BOSTON - Half of more than 3,000 retail stores that a wireless security company secretly monitored at major shopping areas in the U.S. and Europe use wireless data systems vulnerable to hacking, the company said Thursday.
The data that stores routinely transmit on wireless networks include credit card and Social Security numbers and other sensitive customer information.
AirDefense Inc., an Atlanta-based maker of security products for wireless data systems, found that about 25 per cent of the stores' 4,748 wireless access points were exchanging data with no encryption at all to foil electronic eavesdroppers.
Another 25 per cent were using an outdated encryption method called Wireless Equivalent Privacy that is easily cracked by thieves using widely available tools.
The remaining half of the access points -- the connections between wireless devices and computer networks -- were using newer encryption methods that are considered far harder to crack.
"You can drive down a street with a laptop and easily find wireless access points, and it does not require a great degree of sophistication," said Avivah Litan, a security analyst with Gartner Inc. "In technical circles, people talk about this all the time, but nobody ever puts it together broadly like this survey."
Litan, who does not work with AirDefense, said she was familiar with its findings. She called them significant and said the survey of 3,045 stores was the largest involving retailers she is familiar with.
The six-week undercover project -- conducted at shopping areas in Atlanta, Boston, Chicago, Los Angeles, New York, San Francisco, London and Paris -- attempted to expose security holes in wireless networks that are increasingly used to transmit data inside stores.
Wireless systems are believed to have been the entry points for recent large-scale data thefts at retailers, including a massive heist at discount retailer TJX Cos.
TJX said in March that at least 45.7 million cards were exposed, although recent court filings by banks suing TJX estimate than 100 million were. Canadian investigators concluded in September that TJX had failed to upgrade its encryption from the older WEP method by the time the eavesdropping began in July 2005.
"The bad guys are going to go for the low-hanging fruit, and that's the wireless networks," said Richard Rushing, AirDefense's chief security officer and manager of the survey project.
Credit card industry reports on merchants' compliance with data security standards give higher marks than AirDefense. But Litan said many security auditors miss some devices connected wirelessly to retail data systems -- or the devices are added later.
Lars Laven, co-founder of another wireless security firm called Columbitech that is not involved in AirDefense's study, said his company "can confirm that there are numerous security holes in retail.
"This survey provides only the tip of the iceberg to a much larger security problem," Laven said.
AirDefense privately notified retailers when it found major security flaws, Rushing said. It is not disclosing the names of individual retailers to avoid drawing hackers' attention.
Representatives for the National Retail Federation and credit card associations Visa and MasterCard declined comment.

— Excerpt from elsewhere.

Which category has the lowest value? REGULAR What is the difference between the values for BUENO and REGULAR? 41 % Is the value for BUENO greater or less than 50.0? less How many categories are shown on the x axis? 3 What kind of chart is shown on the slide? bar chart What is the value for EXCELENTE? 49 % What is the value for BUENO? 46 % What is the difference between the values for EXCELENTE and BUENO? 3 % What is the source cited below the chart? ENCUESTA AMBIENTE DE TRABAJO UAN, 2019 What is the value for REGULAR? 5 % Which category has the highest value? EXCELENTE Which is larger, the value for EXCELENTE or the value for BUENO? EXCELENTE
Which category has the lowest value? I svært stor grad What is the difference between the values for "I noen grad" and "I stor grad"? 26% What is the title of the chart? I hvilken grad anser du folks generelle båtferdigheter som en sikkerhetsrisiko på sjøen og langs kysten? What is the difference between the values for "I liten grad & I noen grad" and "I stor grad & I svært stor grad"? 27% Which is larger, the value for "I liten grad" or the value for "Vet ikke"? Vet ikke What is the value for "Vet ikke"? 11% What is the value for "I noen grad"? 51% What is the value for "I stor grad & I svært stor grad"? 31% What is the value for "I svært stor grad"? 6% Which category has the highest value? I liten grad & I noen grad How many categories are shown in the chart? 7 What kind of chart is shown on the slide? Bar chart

A spokesman for the credit card industry organization that sets payment security standards said wireless safeguards are key.
"We are working closely with retailers to identify and mitigate issues related to wireless technologies in payment environments and evolve the security of this technology," said Bob Russo, general manager of the PCI Security Standards Council.

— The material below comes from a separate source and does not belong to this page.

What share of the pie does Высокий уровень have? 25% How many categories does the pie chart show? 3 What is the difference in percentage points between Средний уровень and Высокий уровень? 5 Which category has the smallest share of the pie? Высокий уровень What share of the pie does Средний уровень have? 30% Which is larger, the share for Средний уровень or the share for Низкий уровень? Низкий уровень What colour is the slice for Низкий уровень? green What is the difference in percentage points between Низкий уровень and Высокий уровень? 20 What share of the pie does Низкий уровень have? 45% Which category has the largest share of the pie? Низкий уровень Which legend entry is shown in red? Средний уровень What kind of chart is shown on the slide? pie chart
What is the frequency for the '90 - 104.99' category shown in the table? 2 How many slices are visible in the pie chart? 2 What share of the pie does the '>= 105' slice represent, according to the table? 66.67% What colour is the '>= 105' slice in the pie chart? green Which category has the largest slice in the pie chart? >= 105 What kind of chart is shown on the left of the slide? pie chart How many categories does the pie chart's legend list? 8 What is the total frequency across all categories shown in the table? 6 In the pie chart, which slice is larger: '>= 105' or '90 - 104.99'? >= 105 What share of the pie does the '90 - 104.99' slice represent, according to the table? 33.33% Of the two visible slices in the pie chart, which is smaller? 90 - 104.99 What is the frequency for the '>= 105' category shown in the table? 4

Visa Inc. said Oct. 24 that 65 per cent of the largest U.S. merchants were in compliance with the latest card industry security standards, which include encryption requirements and other security measures. That's up from 36 percent at the end of last year.

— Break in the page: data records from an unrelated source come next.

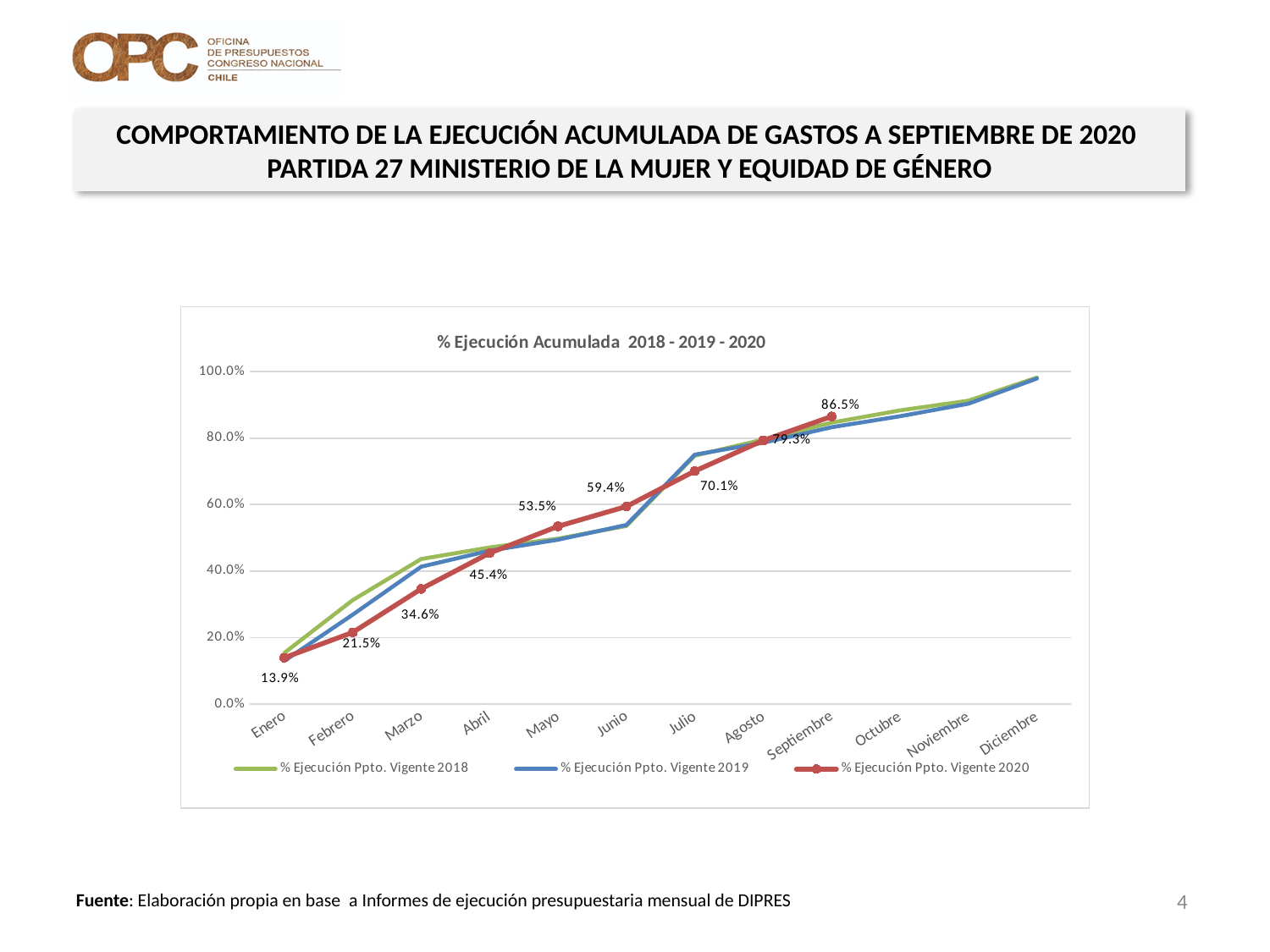
How many series does the chart legend list? 3 What is the value of % Ejecución Ppto. Vigente 2020 for Septiembre? 86.5% Which month has the lowest value for % Ejecución Ppto. Vigente 2020? Enero What is the title of the chart? % Ejecución Acumulada 2018 - 2019 - 2020 Is the value of % Ejecución Ppto. Vigente 2019 for Diciembre greater or less than 80.0%? greater Which month has the highest labelled value for % Ejecución Ppto. Vigente 2020? Septiembre What is the value of % Ejecución Ppto. Vigente 2020 for Mayo? 53.5% Does the % Ejecución Ppto. Vigente 2020 series rise or fall from Enero to Septiembre? Rise What type of chart is shown on the slide? Line chart How many months are shown on the x axis of the chart? 12 What is the value of % Ejecución Ppto. Vigente 2020 for Enero? 13.9% What is the difference between the % Ejecución Ppto. Vigente 2020 values for Septiembre and Agosto? 7.2%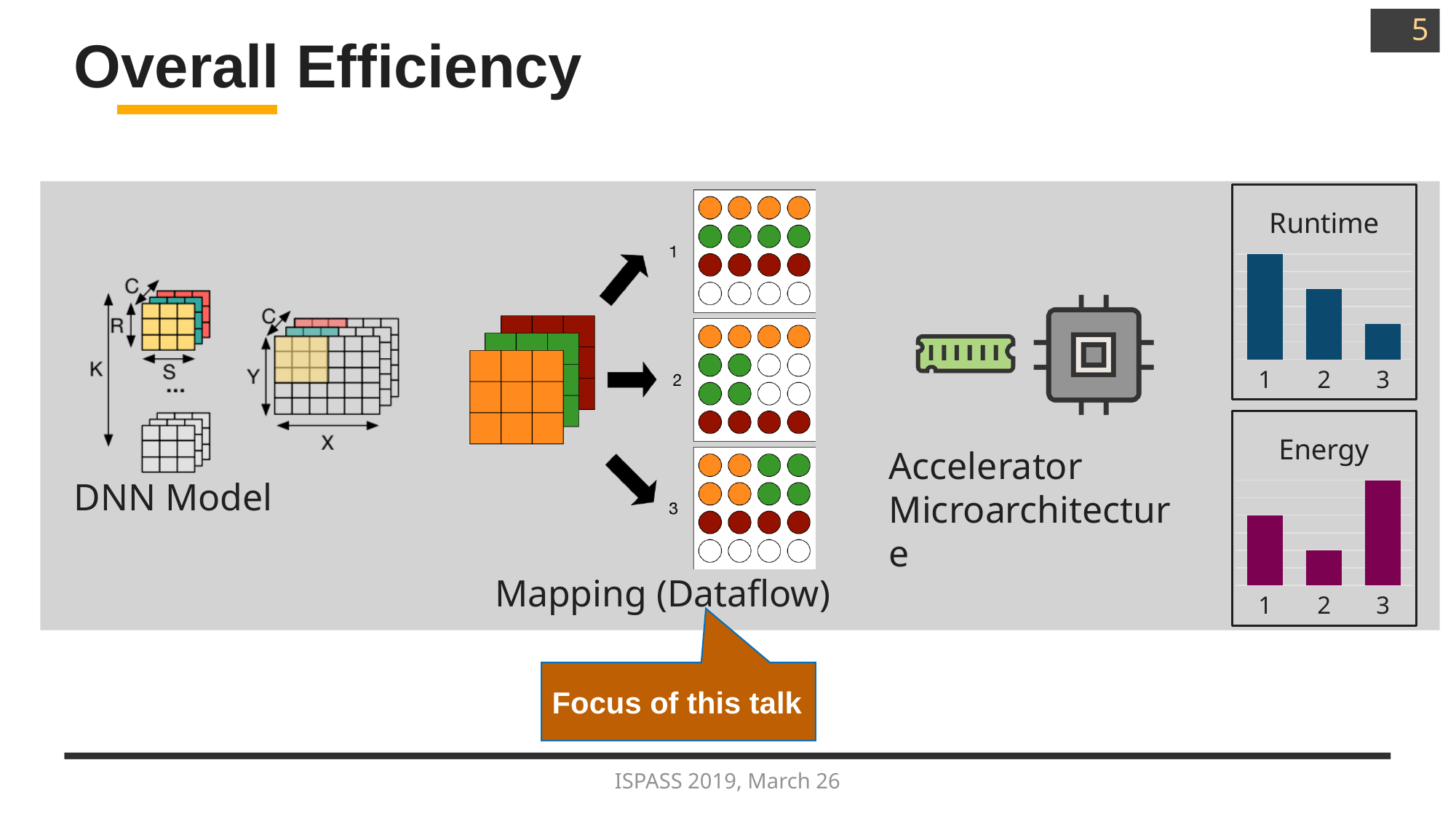
In the Runtime chart, which is larger, the bar for 2 or the bar for 3? 2 How many categories are shown in the Energy chart? 3 How many categories are shown in the Runtime chart? 3 In the Runtime chart, which category has the lowest bar? 3 What kind of chart is the Runtime chart? bar chart In the Energy chart, which is larger, the bar for 1 or the bar for 3? 3 What kind of chart is the Energy chart? bar chart In the Runtime chart, do the values rise or fall from category 1 to category 3? fall In the Energy chart, which category has the highest bar? 3 In the Runtime chart, which category has the highest bar? 1 In the Energy chart, which category has the lowest bar? 2 What is the title of the lower chart on the right side of the slide? Energy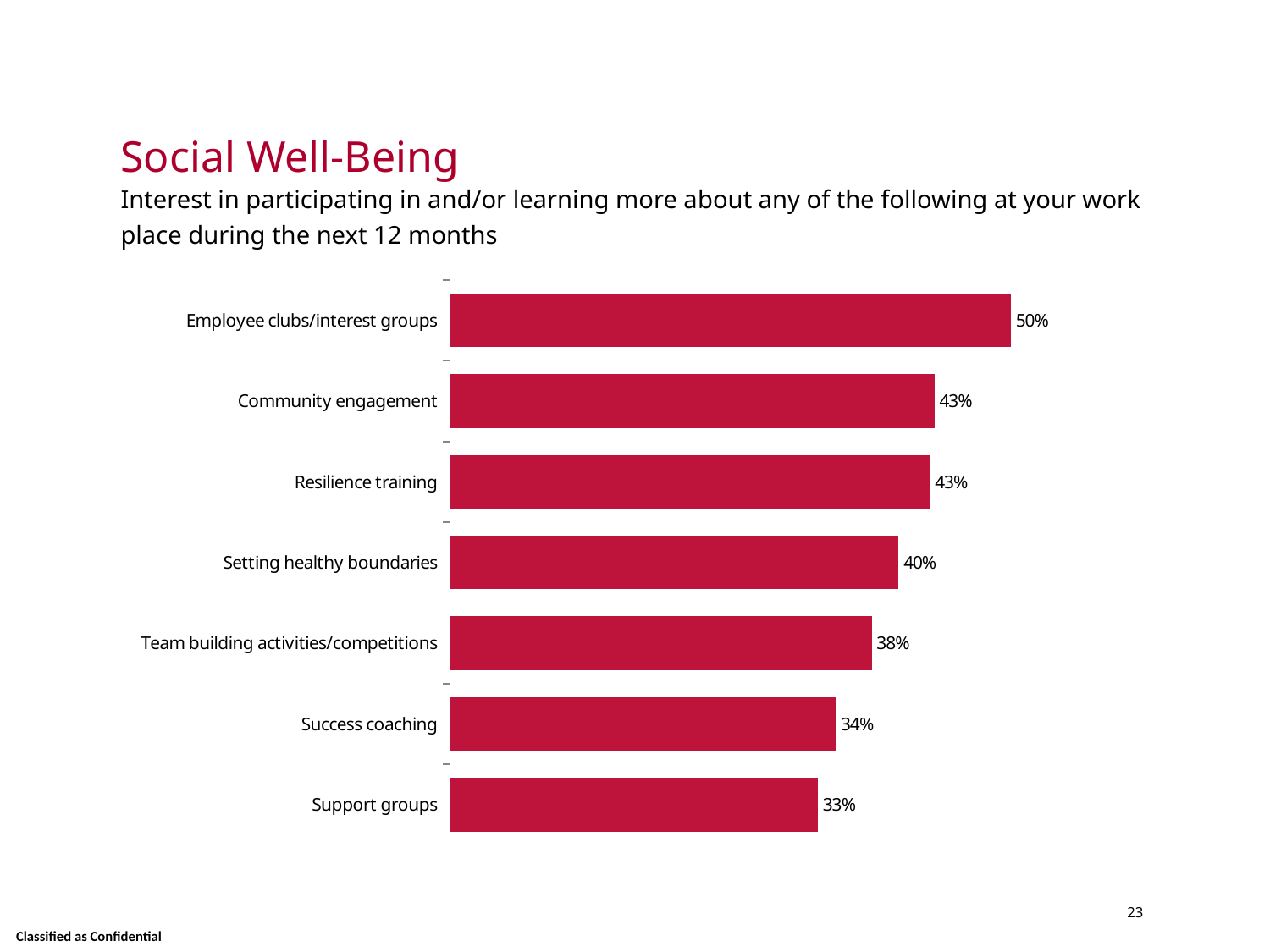
What is the value for Success coaching? 34% What is the difference between the values for Employee clubs/interest groups and Support groups? 17% How many categories are shown in the chart? 7 Which category has the highest value? Employee clubs/interest groups Which category has the lowest value? Support groups What kind of chart is shown on the slide? Bar chart What is the title of the slide? Social Well-Being Which is larger, the value for Setting healthy boundaries or the value for Success coaching? Setting healthy boundaries What is the difference between the values for Community engagement and Team building activities/competitions? 5% What is the value for Setting healthy boundaries? 40% What is the value for Support groups? 33% What is the value for Employee clubs/interest groups? 50%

AirDefense's Rushing said he and two other AirDefense employees fanned out over six weeks starting in September to such retail districts as New York's Madison Avenue, London's Picadilly Circus and Rodeo Drive in Los Angeles's Beverly Hills.
While the 3,045 retail outlets surveyed included many large, high-end stores, they also included smaller merchants, Rushing said.
The survey included locations of 51 of the 100 largest U.S. retail chains, he said.
The surveyors carried backpacks containing laptop computers with 4-inch-long radio signal-intercepting antennae. After walking through the stores, they downloaded the information the laptops had gathered and examined the data for security holes using tools that unscramble encrypted data.